# Quoted passage:
####
The Upside of (Google) Glass Houses for Political Discourse

Written by Sadman

Faux outrage. American politics runs on it – in conception and reality. By faux outrage, I mean the red-faced, pontificating that all-too-regularly oozes from the mouths of “pundits,” both left and right leaning, at the mere whiff of political blood in the water. The “faux” part of this vege-patty rage burger is the fact that almost certainly none of said pundits or politicians is in the least bit bothered by the actions they claim so upset them. In the case of faux rage at moral or social actions (as opposed to political actions), this contrivance is likely partnered with a healthy helping of hypocrisy. The problem with “faux rage” is that it happens with such regularity that it becomes hard to differentiate between real rage.

Let’s try an exercise: Rank the following political “moral/social blunders” in order of actual offensiveness:

  1. Picture of John Kerry windsurfing furthers his elitist/disconnected image
  2. Anthony Weiner sends picture of “himself” to a woman other than his wife
  3. Picture of Romney in college with dollar bills in mouth furthers his elitist/disconnected image
  4. Picture of Obama “palling around” with terrorist Robert Ayers
  5. Video of Romney deriding “47% of America ” who just want to freeload
  6. Obama’s Reverend Wright seen on video saying “God damn America”
####
# Rows:
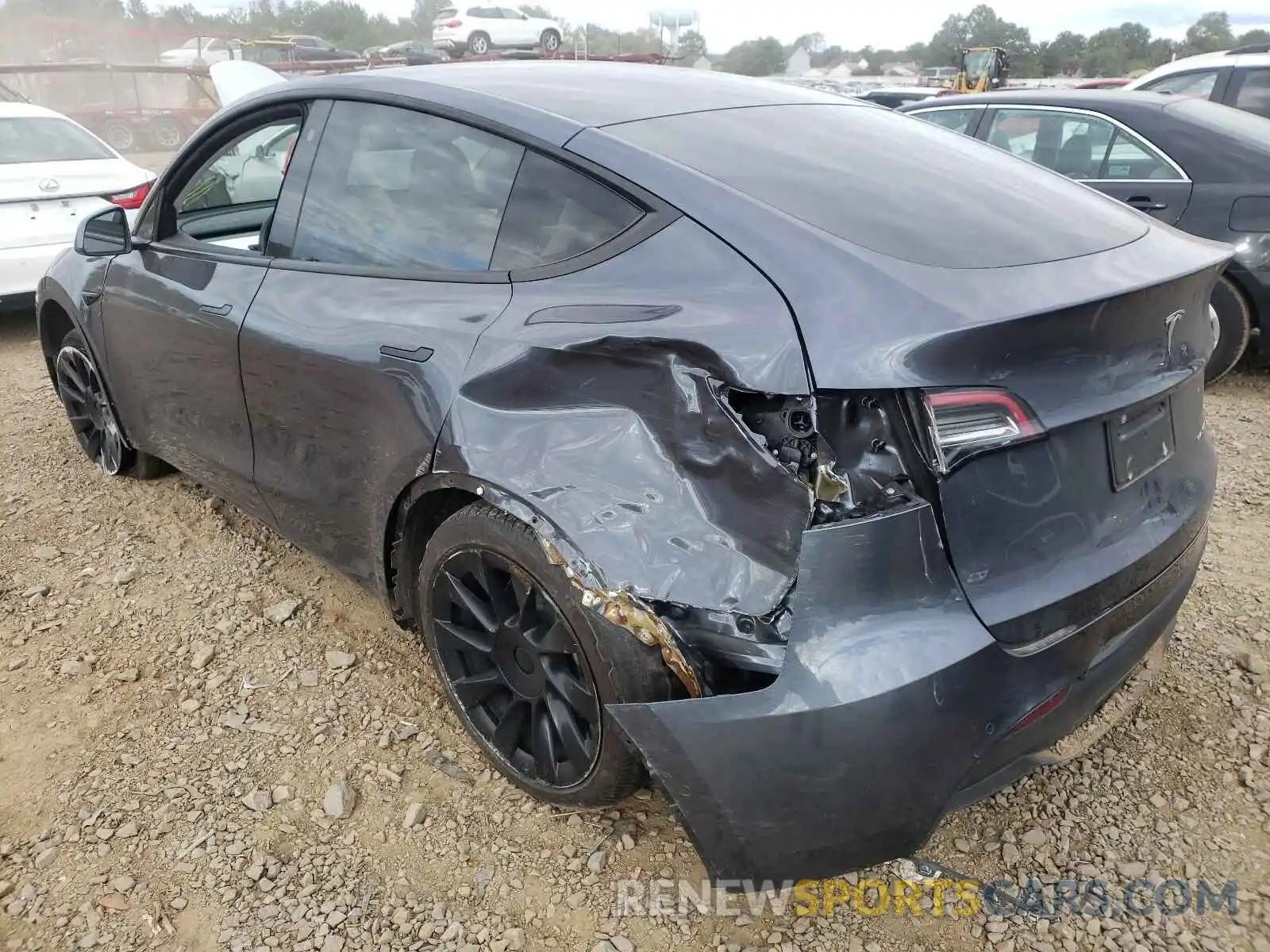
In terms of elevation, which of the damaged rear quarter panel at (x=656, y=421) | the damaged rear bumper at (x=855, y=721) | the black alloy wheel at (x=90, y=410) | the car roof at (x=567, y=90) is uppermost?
the car roof at (x=567, y=90)

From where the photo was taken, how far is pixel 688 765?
157cm

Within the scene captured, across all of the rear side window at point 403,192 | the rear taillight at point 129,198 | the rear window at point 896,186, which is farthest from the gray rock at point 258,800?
the rear taillight at point 129,198

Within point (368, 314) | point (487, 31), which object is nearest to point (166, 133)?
point (487, 31)

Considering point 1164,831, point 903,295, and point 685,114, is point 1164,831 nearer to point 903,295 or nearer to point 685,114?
point 903,295

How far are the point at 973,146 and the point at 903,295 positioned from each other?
1.05 m

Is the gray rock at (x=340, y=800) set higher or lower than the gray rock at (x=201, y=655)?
higher

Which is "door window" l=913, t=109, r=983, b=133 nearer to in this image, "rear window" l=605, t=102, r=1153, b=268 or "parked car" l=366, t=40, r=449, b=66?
"rear window" l=605, t=102, r=1153, b=268

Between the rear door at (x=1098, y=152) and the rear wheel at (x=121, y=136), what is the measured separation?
20119 millimetres

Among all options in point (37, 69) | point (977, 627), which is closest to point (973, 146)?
point (977, 627)

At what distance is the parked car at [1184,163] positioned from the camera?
463cm

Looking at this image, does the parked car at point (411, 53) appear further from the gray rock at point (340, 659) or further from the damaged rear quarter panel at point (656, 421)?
the damaged rear quarter panel at point (656, 421)

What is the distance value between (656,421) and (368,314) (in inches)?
37.5

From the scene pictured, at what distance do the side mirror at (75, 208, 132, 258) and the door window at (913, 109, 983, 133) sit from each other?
4.78 m

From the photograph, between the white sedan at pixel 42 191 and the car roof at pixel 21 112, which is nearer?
the white sedan at pixel 42 191
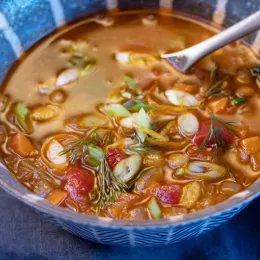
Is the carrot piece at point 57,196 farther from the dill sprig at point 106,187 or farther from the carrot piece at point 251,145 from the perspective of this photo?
the carrot piece at point 251,145

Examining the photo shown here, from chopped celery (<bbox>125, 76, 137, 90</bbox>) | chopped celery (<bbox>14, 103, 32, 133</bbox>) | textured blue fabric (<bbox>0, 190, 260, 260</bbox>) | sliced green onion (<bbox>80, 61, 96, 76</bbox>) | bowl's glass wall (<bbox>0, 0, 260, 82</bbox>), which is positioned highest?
bowl's glass wall (<bbox>0, 0, 260, 82</bbox>)

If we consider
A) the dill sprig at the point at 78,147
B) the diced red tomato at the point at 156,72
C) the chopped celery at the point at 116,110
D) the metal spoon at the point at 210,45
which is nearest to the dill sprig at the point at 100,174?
the dill sprig at the point at 78,147

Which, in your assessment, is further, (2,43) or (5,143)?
(2,43)

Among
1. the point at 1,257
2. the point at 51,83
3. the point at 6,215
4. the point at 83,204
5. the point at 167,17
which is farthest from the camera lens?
the point at 167,17

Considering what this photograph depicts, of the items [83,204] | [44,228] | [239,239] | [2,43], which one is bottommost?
[239,239]

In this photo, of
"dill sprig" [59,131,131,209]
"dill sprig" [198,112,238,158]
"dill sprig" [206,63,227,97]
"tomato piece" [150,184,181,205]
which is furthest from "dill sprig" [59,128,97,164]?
"dill sprig" [206,63,227,97]

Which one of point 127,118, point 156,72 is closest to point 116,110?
point 127,118

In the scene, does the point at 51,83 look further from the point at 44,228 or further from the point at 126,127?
the point at 44,228

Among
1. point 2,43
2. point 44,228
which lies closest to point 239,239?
point 44,228

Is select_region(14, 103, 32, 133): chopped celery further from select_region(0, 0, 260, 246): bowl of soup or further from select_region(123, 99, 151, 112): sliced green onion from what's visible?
select_region(123, 99, 151, 112): sliced green onion
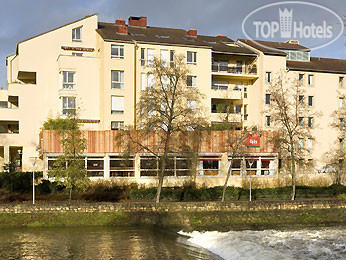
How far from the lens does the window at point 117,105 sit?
40594mm

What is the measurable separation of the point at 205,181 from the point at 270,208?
8.59m

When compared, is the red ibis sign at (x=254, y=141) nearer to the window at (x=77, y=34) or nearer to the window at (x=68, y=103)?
the window at (x=68, y=103)

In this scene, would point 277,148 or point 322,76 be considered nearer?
point 277,148

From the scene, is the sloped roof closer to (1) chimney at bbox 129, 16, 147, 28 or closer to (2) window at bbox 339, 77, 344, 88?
(1) chimney at bbox 129, 16, 147, 28

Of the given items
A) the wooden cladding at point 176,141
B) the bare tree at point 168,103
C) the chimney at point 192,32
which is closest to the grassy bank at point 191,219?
the bare tree at point 168,103

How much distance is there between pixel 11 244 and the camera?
20406 mm

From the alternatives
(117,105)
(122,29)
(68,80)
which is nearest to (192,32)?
(122,29)

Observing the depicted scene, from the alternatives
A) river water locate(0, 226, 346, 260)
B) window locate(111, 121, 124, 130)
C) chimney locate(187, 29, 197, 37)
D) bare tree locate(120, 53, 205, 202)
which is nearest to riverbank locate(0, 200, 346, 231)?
river water locate(0, 226, 346, 260)

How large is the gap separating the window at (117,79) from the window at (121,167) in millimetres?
9235

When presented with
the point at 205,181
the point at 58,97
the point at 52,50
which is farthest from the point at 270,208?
the point at 52,50

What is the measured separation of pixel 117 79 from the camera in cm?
4062

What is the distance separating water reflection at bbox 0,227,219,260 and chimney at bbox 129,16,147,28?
98.2ft

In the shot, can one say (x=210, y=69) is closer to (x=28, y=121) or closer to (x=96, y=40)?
(x=96, y=40)

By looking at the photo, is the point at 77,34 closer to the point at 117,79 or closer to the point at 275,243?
the point at 117,79
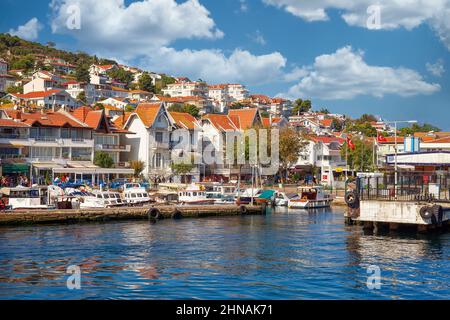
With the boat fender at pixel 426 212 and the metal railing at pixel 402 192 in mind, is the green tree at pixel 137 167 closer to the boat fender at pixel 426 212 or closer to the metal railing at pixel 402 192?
the metal railing at pixel 402 192

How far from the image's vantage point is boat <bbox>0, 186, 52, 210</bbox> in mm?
48125

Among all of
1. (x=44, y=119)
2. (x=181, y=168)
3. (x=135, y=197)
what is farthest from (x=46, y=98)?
(x=135, y=197)

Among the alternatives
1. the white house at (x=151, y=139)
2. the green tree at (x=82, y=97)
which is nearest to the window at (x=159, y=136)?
the white house at (x=151, y=139)

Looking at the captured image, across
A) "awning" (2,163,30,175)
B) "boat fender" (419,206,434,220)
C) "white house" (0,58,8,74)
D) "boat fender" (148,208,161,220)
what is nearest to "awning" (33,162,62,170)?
"awning" (2,163,30,175)

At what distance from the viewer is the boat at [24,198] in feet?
158

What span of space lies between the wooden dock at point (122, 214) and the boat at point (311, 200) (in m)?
8.08

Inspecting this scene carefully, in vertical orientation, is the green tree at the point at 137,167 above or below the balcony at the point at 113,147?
below

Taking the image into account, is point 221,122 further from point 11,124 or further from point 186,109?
point 186,109

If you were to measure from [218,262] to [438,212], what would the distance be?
18542 mm

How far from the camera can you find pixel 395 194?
43.5 metres

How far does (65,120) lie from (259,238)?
131ft

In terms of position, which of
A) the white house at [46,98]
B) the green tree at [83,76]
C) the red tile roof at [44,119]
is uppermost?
the green tree at [83,76]
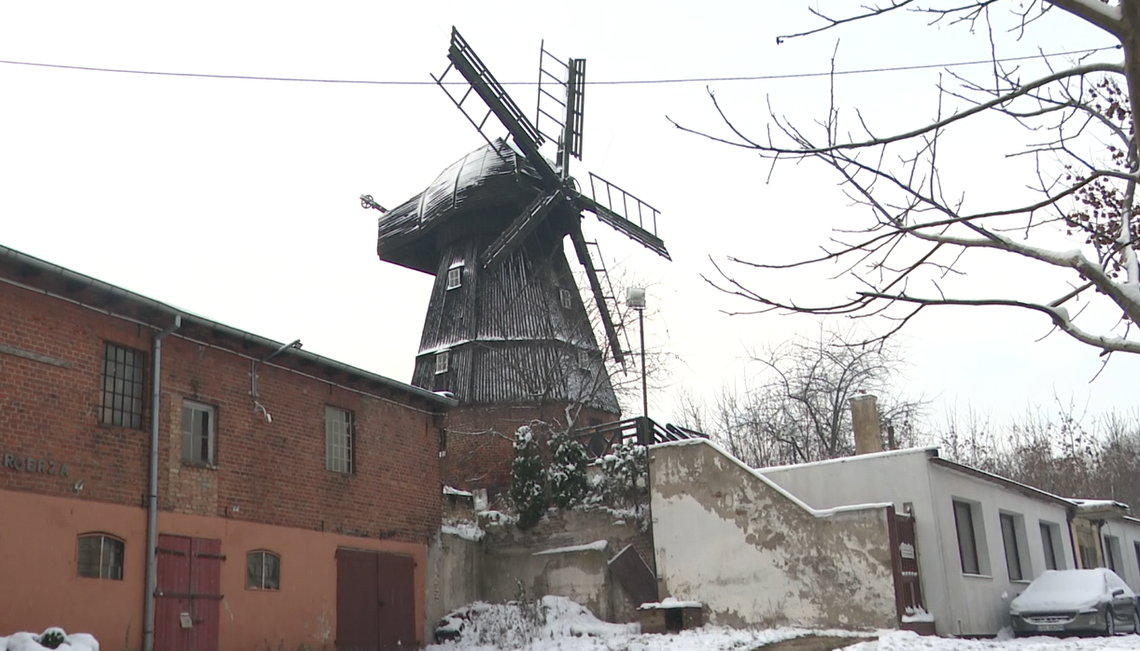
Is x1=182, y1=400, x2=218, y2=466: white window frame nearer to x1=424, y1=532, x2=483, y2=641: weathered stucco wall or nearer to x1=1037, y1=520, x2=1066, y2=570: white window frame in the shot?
x1=424, y1=532, x2=483, y2=641: weathered stucco wall

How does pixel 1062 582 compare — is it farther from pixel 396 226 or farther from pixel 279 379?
pixel 396 226

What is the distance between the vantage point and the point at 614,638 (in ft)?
61.7

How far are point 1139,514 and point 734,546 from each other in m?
36.7

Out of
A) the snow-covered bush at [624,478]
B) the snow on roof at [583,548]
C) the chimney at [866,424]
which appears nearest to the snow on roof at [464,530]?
the snow on roof at [583,548]

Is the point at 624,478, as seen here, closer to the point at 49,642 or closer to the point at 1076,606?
the point at 1076,606

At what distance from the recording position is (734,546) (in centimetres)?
1925

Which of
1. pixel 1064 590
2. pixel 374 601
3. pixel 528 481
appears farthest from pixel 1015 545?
pixel 374 601

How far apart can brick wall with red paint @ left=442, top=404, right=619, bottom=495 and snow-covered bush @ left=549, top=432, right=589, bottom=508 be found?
3.48 metres

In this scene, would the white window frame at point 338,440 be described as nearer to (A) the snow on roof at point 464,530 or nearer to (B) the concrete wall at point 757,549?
(A) the snow on roof at point 464,530

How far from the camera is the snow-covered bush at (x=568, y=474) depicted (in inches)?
923

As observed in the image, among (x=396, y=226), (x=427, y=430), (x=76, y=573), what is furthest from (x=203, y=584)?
(x=396, y=226)

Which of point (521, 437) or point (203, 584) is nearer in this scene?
point (203, 584)

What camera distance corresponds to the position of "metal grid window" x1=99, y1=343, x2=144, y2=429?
1505 centimetres

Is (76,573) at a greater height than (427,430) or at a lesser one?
lesser
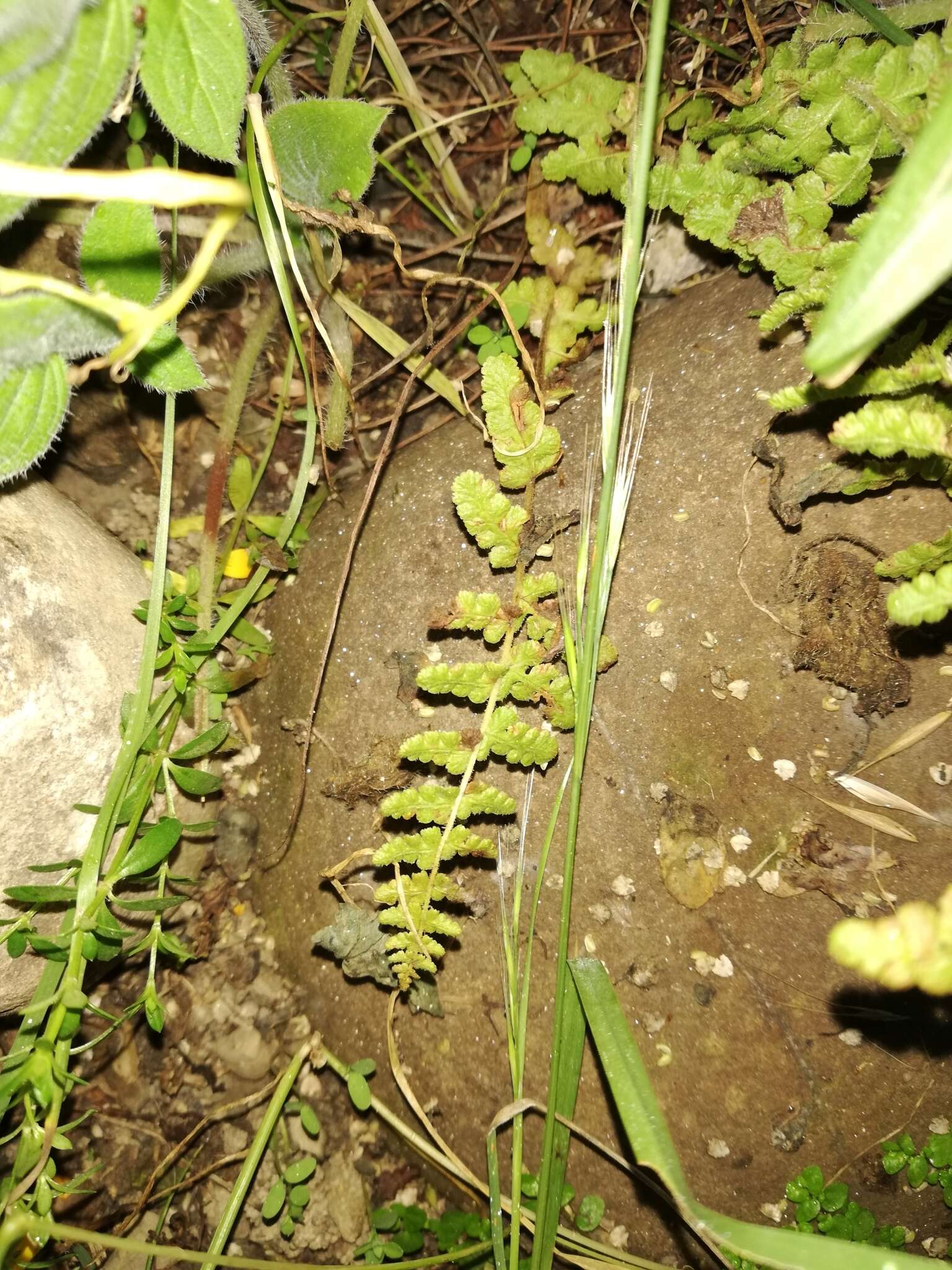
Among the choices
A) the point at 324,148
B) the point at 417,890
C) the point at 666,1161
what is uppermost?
the point at 324,148

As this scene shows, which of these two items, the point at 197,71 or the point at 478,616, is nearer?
the point at 197,71

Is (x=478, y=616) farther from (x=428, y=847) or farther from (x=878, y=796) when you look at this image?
(x=878, y=796)

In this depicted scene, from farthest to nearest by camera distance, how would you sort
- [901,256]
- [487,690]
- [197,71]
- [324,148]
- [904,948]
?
[324,148]
[487,690]
[197,71]
[904,948]
[901,256]

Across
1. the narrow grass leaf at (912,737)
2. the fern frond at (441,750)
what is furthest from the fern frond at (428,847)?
the narrow grass leaf at (912,737)

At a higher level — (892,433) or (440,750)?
(892,433)

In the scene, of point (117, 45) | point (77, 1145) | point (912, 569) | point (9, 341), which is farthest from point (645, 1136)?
point (117, 45)

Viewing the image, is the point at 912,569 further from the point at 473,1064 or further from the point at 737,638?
the point at 473,1064


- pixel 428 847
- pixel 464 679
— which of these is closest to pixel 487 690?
pixel 464 679

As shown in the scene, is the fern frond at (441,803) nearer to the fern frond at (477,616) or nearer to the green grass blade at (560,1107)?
the fern frond at (477,616)
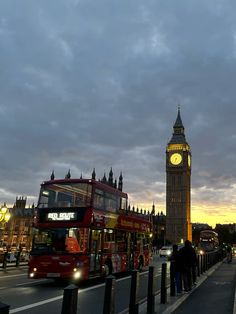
####
# Tasks for this exercise:
a) From the post on faux outrage, echo everything from "The Upside of" down to "between real rage.".
b) In the post on faux outrage, what is John Kerry shown doing in the picture listed first?

# Outputs by task:
a)
The Upside of (Google) Glass Houses for Political Discourse

Written by Sadman

Faux outrage. American politics runs on it – in conception and reality. By faux outrage, I mean the red-faced, pontificating that all-too-regularly oozes from the mouths of “pundits,” both left and right leaning, at the mere whiff of political blood in the water. The “faux” part of this vege-patty rage burger is the fact that almost certainly none of said pundits or politicians is in the least bit bothered by the actions they claim so upset them. In the case of faux rage at moral or social actions (as opposed to political actions), this contrivance is likely partnered with a healthy helping of hypocrisy. The problem with “faux rage” is that it happens with such regularity that it becomes hard to differentiate between real rage.

b) Windsurfing.